What you are asked to do
Find the lines of the listing that contain the string "name", and return them.

━━━━━ Entries shown ━━━━━

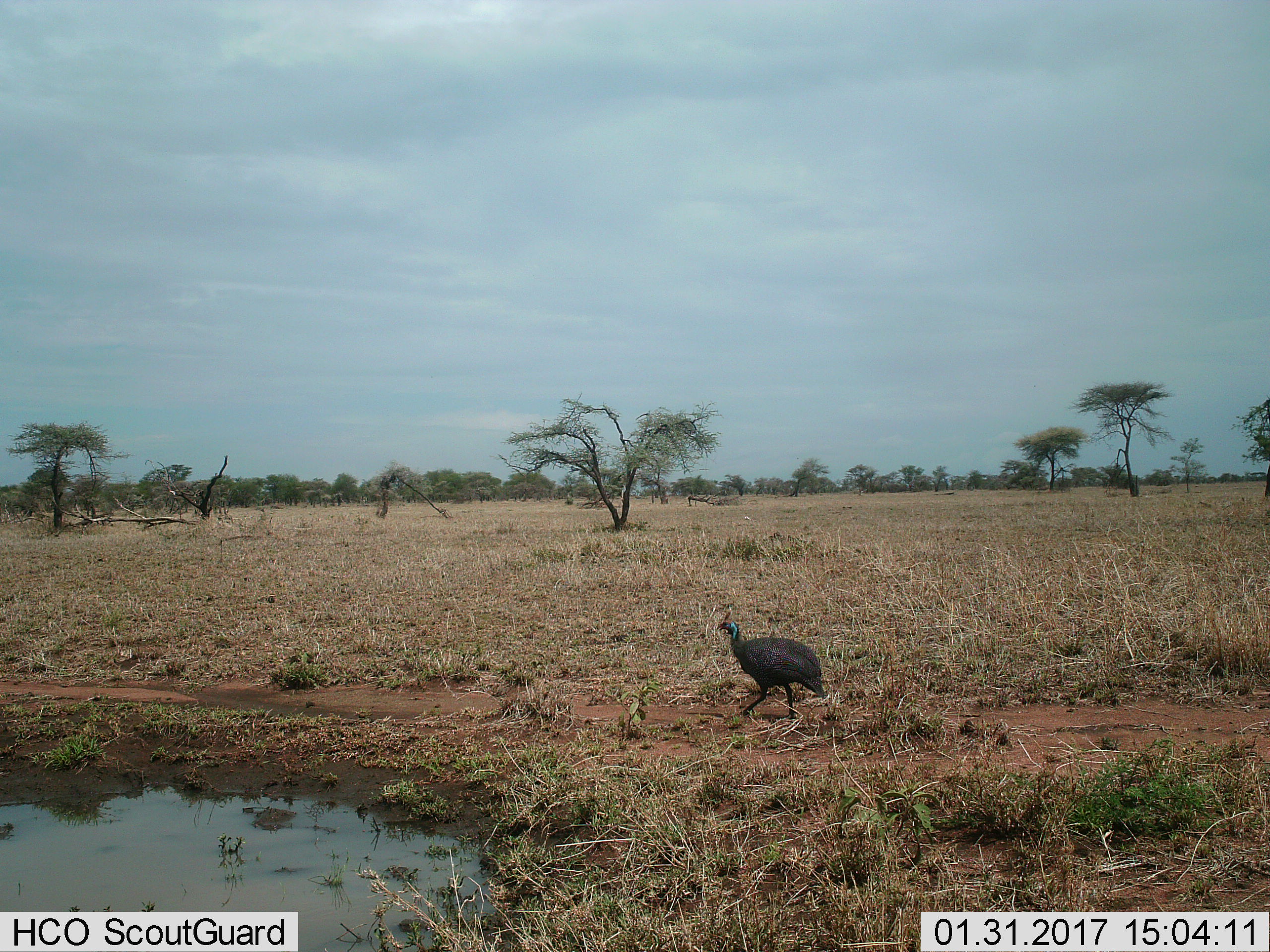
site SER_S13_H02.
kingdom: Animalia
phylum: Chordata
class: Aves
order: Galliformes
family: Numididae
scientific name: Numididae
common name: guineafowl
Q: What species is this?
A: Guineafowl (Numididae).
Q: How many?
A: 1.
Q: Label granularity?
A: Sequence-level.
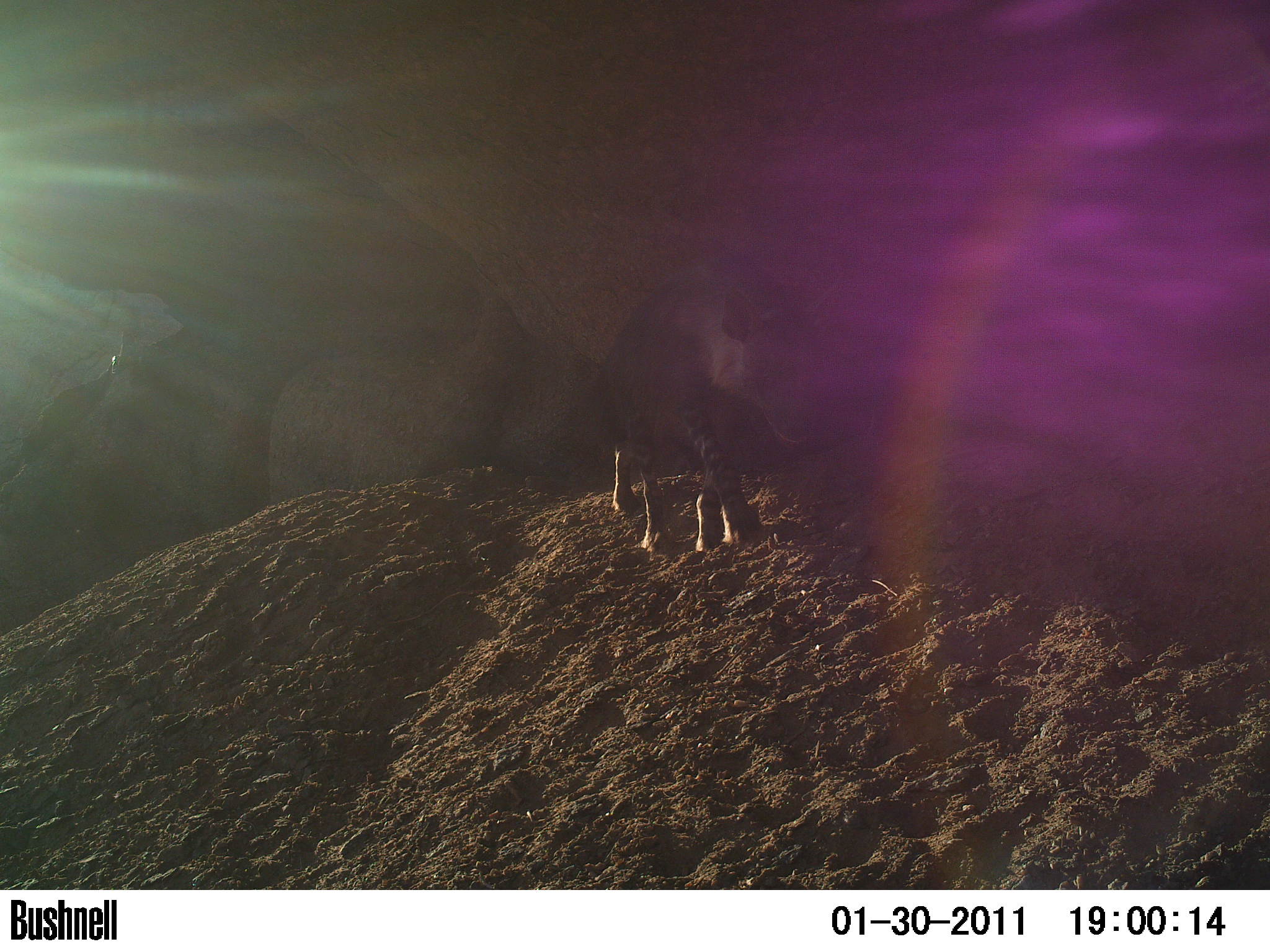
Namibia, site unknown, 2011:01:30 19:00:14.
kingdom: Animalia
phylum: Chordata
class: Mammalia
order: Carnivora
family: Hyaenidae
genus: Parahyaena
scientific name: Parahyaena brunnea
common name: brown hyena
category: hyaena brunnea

━━━━━
━━━━━ Entries shown ━━━━━

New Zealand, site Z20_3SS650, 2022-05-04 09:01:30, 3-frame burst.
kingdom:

━━━━━

Result
scientific name: Numididae
common name: guineafowl
scientific name: Parahyaena brunnea
common name: brown hyena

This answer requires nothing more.